Today, recruiting has become a direct marketing exercise with A/B testing (also known as split testing) of ads and acceptable response rates of 1% percent, or less. How did we get here? Let me take you back to the future.
Before the age of the internet, recruiters did not focus on pitching jobs. Rather, recruiters focused on building relationships with people. For example, as a young recruiter in the early 80’s, I would drive over an hour just to have a coffee with a good salesperson so I could get to know them, establish trust, understand their goals and what they were doing at their current employer. These people were not job seekers, but they cared about their future and knew they needed support to navigate appropriate opportunities. Back then, to recruit new talent employers would place a job ad in the newspaper and get a lot of resumes – in fact, too many. Over time, these employers would give up and engage a person like me who knew the talent and could connect their opportunity to the right people, even though the company had to pay me a fee when I made a successful match.
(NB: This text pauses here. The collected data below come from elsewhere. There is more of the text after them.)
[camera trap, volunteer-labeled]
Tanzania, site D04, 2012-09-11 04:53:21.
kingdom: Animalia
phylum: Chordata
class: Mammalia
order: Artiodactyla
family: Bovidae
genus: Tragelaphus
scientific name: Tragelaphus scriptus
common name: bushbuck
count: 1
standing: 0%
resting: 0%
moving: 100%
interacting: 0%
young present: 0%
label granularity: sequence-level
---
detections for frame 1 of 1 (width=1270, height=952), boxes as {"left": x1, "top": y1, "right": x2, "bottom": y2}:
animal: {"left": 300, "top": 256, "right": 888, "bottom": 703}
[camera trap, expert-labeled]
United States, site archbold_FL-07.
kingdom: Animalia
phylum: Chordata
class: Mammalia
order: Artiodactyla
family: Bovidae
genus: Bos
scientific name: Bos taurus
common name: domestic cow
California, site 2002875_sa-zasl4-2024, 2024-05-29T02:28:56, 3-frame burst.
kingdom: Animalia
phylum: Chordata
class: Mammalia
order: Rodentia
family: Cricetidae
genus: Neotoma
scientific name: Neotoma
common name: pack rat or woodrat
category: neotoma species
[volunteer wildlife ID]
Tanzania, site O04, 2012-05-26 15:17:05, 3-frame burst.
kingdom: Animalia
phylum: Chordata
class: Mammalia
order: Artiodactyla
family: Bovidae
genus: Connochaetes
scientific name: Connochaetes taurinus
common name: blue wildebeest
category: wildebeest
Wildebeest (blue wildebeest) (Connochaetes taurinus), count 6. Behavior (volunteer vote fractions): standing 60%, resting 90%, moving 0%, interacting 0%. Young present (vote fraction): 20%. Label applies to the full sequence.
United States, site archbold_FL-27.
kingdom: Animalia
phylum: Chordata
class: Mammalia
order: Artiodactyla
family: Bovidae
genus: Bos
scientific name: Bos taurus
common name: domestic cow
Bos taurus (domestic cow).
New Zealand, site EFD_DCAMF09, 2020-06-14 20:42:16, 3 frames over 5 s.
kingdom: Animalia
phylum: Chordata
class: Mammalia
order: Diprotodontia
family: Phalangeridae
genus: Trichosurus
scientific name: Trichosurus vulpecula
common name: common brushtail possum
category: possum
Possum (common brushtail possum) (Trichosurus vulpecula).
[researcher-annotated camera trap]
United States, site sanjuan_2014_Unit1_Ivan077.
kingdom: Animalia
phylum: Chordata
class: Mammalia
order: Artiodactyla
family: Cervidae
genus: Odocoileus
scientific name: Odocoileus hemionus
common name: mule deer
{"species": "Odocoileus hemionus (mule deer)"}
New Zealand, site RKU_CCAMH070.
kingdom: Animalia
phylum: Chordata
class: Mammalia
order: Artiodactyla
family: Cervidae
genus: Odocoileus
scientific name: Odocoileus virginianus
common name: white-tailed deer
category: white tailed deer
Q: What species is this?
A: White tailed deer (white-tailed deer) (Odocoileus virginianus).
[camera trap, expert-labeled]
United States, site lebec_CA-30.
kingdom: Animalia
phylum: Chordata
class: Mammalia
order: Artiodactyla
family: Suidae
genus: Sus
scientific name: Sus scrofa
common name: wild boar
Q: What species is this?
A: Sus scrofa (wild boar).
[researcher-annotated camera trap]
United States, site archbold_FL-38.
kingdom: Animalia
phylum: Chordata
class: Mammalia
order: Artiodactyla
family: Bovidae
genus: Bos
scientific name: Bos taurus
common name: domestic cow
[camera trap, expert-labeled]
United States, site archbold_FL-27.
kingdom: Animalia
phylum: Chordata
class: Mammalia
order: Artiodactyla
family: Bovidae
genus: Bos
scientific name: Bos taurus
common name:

Armed with the insight of what the employer needed and what people cared about, I could be an effective matchmaker, and everyone won. The employer met qualified and motivated talent and didn’t have to deal with the collateral damage that came with running ads. The value of a recruiter was the ability to act as an (analog) network of insights between the needs of an employer and the experience and ambitions of talent.
This system worked well for many years, but then came the success of the internet. Recruiters were able to target ads to people with what they considered relevant resumes – a title that matched the job description. For example, a company that needed a product manager could do a search and find thousands of people with that title, then filter that list by location, specific employers etc. Once the list was refined, the recruiter would send emails and see who responded. This approach was very effective for many years, and transformed relationship-based recruiting into email campaign management. Gone were the boutique recruiters like the young Rick Devine – everyone was now in-house and armed with direct marketing tools. Over the years, this approach became noisier and nosier, and people started to brace against the onslaught of recruiters pitching jobs they did not care about. Could you imagine walking into a store wanting to buy a new wallet only to be confronted by salespeople pitching watches, belts or shoes? You would say, “none of that is important to me and you’re being annoying”. Well, that’s what it is like to get emails from recruiters for jobs you do not care about, it’s annoying.
Today, the current state of recruiting has many challenges. Good, qualified people are being missed because they don’t have the appropriate resume, yet they have great skills. There’s just no easy way for people who are not looking for a job to understand careers, what’s possible for them. It is estimated that 80% of people are not looking for a job, so what do they do? Then, consider the other 20% who are looking, but are stuck within a system that is overly focused only on resume titles; how do they showcase their work achievements and career goals, how do they get discovered?
It is time for employers to shift their mindset from one focused only on pitching jobs, and prioritizing quantity over quality, towards a mindset focused on helping people discover and connect with careers of interest. If a person has career interests and relevant skills, that’s a great insight for recruiting now, or down the road. When you help people achieve their career ambition, you build a culture of development and will never lose good people. In my own career, I have recruited everyone from technical salespeople, engineers, and product managers, to corporate executives including Tim Cook for Steve Jobs. Everyone wants the same thing: a trusted counselor who can help them achieve their goals. Years ago, I saw a need for a new network to help people better connect to careers based upon skills. This system would represent the digital version of what I knew worked so well in the analog world, a trusted counselor that leads with helping, not pitching.